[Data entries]
───
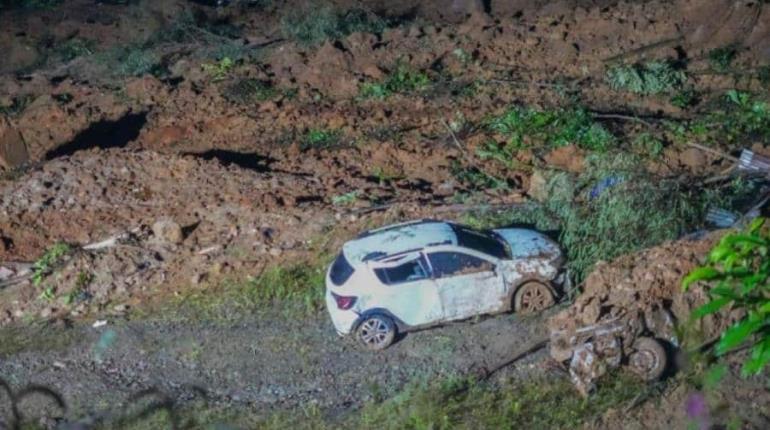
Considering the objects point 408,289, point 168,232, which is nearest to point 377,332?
point 408,289

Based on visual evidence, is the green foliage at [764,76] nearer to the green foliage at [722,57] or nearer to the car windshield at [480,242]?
the green foliage at [722,57]

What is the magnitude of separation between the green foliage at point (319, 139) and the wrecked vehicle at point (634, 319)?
7.07 meters

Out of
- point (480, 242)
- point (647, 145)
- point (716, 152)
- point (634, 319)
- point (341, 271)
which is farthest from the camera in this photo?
point (647, 145)

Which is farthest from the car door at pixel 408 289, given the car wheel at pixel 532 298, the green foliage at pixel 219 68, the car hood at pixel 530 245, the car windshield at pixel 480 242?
the green foliage at pixel 219 68

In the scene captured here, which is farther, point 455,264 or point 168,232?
point 168,232

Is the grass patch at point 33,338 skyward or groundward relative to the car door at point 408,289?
groundward

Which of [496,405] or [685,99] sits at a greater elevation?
[685,99]

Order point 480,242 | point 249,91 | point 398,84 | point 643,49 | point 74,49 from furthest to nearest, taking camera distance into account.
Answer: point 74,49 < point 249,91 < point 643,49 < point 398,84 < point 480,242

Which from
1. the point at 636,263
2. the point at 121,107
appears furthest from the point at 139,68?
the point at 636,263

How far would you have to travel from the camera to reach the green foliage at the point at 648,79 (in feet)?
59.8

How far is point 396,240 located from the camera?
11.9 metres

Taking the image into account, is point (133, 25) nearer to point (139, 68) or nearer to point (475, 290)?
point (139, 68)

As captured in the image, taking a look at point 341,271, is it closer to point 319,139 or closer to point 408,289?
point 408,289

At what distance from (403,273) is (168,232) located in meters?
4.23
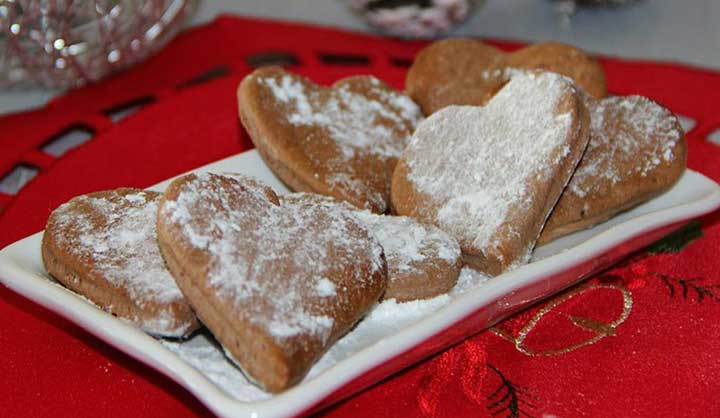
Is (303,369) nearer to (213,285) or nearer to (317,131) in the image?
(213,285)

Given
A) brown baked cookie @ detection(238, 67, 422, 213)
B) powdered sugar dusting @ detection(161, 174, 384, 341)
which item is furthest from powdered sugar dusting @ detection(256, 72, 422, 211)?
powdered sugar dusting @ detection(161, 174, 384, 341)

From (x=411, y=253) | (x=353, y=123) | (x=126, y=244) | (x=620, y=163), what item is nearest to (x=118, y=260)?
(x=126, y=244)

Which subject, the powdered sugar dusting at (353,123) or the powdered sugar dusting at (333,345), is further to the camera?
the powdered sugar dusting at (353,123)

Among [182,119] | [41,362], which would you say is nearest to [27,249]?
[41,362]

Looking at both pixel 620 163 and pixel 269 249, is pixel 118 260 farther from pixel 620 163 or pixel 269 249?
pixel 620 163

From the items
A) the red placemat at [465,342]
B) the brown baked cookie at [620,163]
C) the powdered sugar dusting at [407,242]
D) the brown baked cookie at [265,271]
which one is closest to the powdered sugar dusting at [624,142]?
the brown baked cookie at [620,163]

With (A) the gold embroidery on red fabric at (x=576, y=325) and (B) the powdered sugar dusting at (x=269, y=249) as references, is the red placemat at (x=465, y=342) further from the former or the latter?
(B) the powdered sugar dusting at (x=269, y=249)
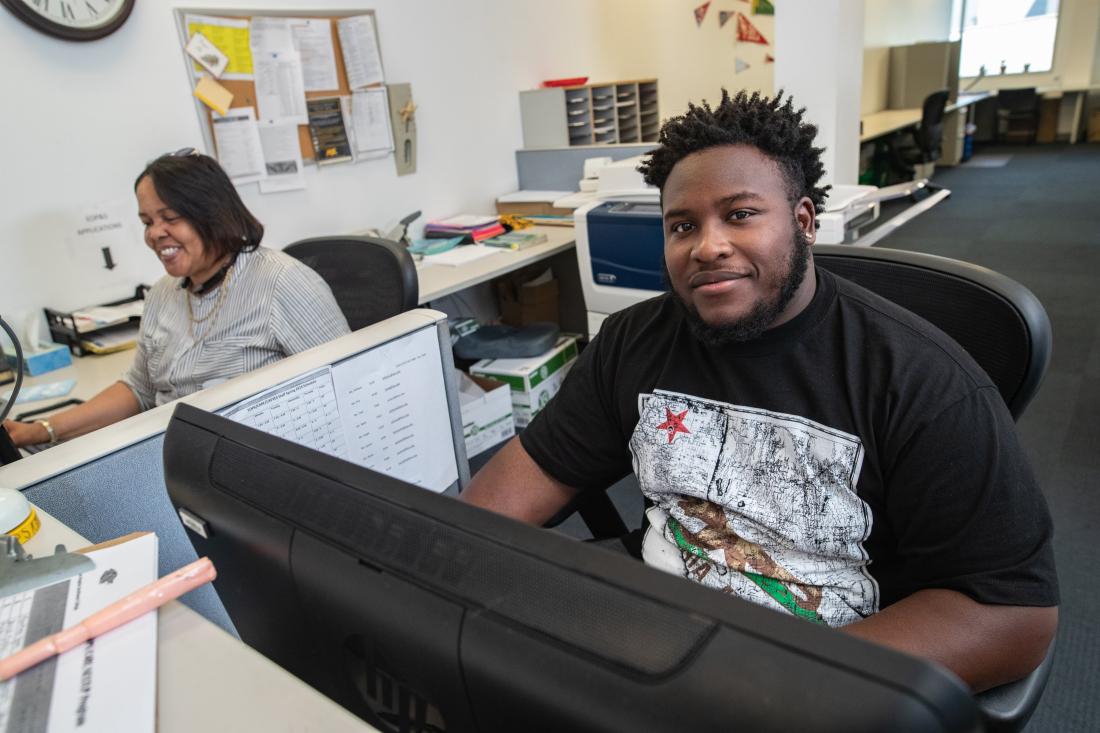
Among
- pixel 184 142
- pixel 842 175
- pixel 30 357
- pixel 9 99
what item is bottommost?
pixel 30 357

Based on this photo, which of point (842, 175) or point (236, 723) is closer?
point (236, 723)

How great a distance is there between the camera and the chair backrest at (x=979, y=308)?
963 mm

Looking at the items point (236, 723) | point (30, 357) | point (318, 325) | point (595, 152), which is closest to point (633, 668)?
→ point (236, 723)

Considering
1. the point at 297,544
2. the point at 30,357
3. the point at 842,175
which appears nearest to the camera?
the point at 297,544

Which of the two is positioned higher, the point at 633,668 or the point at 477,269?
the point at 633,668

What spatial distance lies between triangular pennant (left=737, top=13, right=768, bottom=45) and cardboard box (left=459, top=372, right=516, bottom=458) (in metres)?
3.17

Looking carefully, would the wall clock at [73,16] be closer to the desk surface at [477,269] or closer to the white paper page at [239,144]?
the white paper page at [239,144]

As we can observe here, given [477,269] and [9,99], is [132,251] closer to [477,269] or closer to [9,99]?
[9,99]

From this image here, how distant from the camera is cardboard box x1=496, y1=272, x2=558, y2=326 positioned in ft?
11.2

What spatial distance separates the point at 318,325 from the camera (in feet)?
5.33

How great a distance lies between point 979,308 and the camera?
1.01 metres

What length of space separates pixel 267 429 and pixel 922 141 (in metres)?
6.74

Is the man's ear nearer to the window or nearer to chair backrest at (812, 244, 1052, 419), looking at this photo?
chair backrest at (812, 244, 1052, 419)

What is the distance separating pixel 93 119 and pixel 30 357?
0.75 meters
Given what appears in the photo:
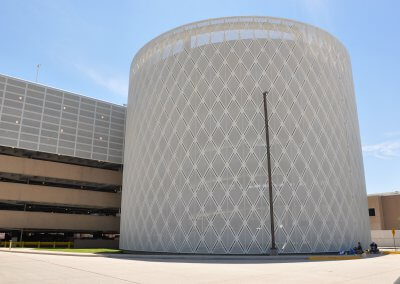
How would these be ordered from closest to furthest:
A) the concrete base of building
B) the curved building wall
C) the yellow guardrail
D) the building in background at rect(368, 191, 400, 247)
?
the curved building wall, the yellow guardrail, the concrete base of building, the building in background at rect(368, 191, 400, 247)

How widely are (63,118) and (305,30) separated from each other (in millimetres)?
27801

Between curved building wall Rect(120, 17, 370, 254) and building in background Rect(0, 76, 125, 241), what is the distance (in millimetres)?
12852

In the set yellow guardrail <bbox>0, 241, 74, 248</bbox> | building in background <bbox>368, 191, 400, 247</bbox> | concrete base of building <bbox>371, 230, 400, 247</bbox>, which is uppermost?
building in background <bbox>368, 191, 400, 247</bbox>

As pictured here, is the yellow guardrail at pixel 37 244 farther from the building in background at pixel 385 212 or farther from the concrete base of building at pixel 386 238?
the building in background at pixel 385 212

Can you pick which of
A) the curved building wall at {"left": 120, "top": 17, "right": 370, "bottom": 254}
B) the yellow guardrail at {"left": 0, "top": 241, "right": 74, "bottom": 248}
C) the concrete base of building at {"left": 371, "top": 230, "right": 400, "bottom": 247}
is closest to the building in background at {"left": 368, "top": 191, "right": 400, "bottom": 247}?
the concrete base of building at {"left": 371, "top": 230, "right": 400, "bottom": 247}

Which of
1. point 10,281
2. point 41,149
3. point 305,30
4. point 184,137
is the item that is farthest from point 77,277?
point 41,149

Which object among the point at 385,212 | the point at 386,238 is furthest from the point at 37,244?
the point at 385,212

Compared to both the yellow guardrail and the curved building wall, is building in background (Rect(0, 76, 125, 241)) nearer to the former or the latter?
the yellow guardrail

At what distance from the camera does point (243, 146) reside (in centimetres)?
2483

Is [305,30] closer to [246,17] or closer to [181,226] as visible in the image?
[246,17]

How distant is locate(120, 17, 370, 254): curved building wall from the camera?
78.6 ft

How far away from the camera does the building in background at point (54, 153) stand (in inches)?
1455

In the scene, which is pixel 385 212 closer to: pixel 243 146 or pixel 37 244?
pixel 243 146

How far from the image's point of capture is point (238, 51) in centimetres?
2697
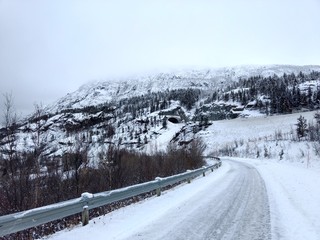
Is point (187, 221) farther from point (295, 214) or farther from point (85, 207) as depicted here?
point (295, 214)

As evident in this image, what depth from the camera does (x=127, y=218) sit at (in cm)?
922

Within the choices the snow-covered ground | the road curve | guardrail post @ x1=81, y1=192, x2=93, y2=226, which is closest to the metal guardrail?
guardrail post @ x1=81, y1=192, x2=93, y2=226

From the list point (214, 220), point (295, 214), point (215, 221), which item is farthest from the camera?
point (295, 214)

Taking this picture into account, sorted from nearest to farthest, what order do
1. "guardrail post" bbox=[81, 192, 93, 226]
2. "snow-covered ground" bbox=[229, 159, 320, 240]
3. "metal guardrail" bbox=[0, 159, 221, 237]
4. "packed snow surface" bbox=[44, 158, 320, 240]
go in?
"metal guardrail" bbox=[0, 159, 221, 237]
"snow-covered ground" bbox=[229, 159, 320, 240]
"packed snow surface" bbox=[44, 158, 320, 240]
"guardrail post" bbox=[81, 192, 93, 226]

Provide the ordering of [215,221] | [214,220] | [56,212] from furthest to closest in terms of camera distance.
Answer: [214,220]
[215,221]
[56,212]

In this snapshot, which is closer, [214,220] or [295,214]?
[214,220]

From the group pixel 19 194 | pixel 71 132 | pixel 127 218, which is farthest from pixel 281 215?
pixel 71 132

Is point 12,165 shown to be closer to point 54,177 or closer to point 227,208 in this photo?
point 54,177

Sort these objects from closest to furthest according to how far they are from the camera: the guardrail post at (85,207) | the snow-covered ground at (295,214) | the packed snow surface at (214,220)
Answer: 1. the snow-covered ground at (295,214)
2. the packed snow surface at (214,220)
3. the guardrail post at (85,207)

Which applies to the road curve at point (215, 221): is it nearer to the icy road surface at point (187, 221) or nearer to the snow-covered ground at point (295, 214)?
the icy road surface at point (187, 221)

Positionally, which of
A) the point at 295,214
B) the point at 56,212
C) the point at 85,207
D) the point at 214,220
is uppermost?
the point at 56,212

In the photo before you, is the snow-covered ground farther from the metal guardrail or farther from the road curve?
the metal guardrail

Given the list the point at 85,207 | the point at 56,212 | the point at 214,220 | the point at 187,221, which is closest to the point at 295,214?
the point at 214,220

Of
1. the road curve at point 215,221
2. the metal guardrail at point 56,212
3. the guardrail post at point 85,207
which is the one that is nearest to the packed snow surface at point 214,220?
───
* [Instruction]: Write out the items word for word, starting at the beginning of the items and ending at the line that contains "7.07 meters". Leave the pictures out of your answer.

* [Solution for this problem]:
Considering the objects point 408,289, point 168,232, which is nearest to point 377,332?
point 408,289

Based on visual evidence, is the green foliage at [764,76] nearer to the green foliage at [722,57] or nearer to the car windshield at [480,242]?
the green foliage at [722,57]

What is the magnitude of separation between the green foliage at point (319, 139) and the wrecked vehicle at point (634, 319)?
7.07 meters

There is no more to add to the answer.